If a Defect Occurs During Construction, Is It an "Occurrence?"

Construction site

Given that CGL policies offer nationwide coverage and typically lack a choice of law provision, they may invoke difficult choice-of-law issues, as well.

February 12, 2024
Brendan J. Witry - The Dispute Resolver

Establishing insurance coverage for construction defects is almost as important as establishing liability in the underlying construction defect litigation itself.

The risk to the defendant contractor of defending a construction claim can place significant burdens on a contractor’s operations and an uninsured judgment might even put the contractor out of business.

For owners, suing a contractor for construction defects can become academic if there is no prospect of insurance coverage; obtaining a $1 million judgment against a contractor with limited assets would be a pyrrhic victory.
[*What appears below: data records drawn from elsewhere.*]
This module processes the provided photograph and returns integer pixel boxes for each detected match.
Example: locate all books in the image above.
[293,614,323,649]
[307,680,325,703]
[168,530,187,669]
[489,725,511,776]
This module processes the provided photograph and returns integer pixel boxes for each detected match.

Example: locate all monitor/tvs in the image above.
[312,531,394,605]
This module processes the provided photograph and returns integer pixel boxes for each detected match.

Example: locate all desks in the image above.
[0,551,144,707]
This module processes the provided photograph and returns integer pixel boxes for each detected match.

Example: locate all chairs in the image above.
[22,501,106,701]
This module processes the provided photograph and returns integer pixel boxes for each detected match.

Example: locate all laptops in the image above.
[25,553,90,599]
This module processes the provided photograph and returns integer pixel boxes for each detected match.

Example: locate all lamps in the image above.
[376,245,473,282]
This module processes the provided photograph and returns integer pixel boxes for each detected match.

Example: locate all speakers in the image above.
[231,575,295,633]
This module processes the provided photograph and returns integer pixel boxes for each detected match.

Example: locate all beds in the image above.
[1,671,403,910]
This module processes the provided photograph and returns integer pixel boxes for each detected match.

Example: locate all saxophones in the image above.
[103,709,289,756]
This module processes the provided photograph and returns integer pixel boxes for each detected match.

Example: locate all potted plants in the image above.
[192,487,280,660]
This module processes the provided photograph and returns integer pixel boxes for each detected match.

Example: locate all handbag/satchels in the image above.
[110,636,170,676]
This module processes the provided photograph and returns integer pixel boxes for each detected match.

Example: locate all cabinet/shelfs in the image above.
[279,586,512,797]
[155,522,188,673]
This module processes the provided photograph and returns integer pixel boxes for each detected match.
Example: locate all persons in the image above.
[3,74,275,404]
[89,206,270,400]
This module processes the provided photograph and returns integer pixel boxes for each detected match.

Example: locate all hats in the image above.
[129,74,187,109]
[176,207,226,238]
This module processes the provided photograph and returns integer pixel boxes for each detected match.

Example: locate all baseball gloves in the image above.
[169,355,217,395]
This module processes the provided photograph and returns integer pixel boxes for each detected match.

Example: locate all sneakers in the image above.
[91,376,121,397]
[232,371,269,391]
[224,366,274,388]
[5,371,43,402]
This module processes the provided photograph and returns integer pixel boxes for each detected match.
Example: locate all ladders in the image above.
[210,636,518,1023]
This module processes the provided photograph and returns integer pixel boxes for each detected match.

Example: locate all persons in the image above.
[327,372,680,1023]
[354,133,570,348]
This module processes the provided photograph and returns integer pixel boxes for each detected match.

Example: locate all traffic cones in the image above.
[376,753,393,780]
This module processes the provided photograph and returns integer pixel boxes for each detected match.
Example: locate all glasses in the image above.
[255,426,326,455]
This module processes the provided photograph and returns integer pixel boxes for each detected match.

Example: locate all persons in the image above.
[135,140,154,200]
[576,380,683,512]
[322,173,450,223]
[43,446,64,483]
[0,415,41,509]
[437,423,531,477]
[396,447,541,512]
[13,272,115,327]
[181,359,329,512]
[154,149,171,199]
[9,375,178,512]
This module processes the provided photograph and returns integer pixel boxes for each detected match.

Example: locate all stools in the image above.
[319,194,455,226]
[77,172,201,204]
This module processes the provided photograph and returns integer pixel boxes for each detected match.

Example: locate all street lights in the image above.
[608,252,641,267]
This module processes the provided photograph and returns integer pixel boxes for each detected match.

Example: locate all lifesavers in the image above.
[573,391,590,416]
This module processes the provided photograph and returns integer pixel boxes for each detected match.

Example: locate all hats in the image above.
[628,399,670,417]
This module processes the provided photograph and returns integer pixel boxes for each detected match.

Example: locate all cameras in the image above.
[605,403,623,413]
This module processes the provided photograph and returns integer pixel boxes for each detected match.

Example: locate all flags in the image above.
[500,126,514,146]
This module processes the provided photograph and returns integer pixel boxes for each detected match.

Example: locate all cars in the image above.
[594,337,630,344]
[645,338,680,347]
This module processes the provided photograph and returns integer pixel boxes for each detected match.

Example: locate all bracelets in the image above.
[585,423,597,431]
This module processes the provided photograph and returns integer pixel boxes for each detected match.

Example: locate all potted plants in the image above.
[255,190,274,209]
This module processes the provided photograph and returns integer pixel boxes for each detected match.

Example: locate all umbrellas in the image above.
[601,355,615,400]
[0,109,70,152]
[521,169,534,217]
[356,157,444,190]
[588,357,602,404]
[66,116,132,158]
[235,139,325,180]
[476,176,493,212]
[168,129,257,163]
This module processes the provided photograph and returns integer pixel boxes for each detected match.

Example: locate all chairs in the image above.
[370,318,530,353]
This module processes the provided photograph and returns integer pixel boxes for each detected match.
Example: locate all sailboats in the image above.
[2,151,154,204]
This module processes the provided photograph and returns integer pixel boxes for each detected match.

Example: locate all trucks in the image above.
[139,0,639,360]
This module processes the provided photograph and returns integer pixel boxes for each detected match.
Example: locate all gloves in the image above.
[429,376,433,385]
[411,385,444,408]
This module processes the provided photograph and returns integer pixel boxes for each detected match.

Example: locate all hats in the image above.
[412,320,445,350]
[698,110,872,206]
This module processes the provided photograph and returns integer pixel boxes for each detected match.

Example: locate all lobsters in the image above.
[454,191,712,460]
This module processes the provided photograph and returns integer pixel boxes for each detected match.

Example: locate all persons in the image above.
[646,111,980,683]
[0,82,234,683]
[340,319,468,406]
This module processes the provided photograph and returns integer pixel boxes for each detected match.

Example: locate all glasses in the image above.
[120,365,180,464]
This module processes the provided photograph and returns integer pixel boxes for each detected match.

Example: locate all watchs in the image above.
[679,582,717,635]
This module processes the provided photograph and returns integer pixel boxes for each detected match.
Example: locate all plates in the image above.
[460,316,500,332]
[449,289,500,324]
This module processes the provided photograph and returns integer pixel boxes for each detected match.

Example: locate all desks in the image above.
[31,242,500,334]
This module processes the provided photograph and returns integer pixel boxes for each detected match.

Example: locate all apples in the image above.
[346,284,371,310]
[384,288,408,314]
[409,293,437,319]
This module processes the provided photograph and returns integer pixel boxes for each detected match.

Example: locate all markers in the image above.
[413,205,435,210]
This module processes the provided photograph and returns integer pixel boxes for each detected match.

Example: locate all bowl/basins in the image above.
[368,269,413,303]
Commercial General Liability (CGL) carriers are obligated to defend claims that potentially fall within the coverage granted by the policy.[1] When presented with a claim, CGL insurers typically have three options: (1) assume the defense without reservation; (2) assume the defense asserting defenses to coverage, and depending on the state, reserving the right to recover defense costs if it later determines there is no duty to defend; or (3) deny the claim outright and seek a declaratory judgment holding that the insurer has no duty to defend or indemnify. An insurer may deny the claim outright and not seek a declaratory judgment, but does so at its peril because it can expose the insurer to significant liability if the insured later shows the insurer in fact had a duty to defend.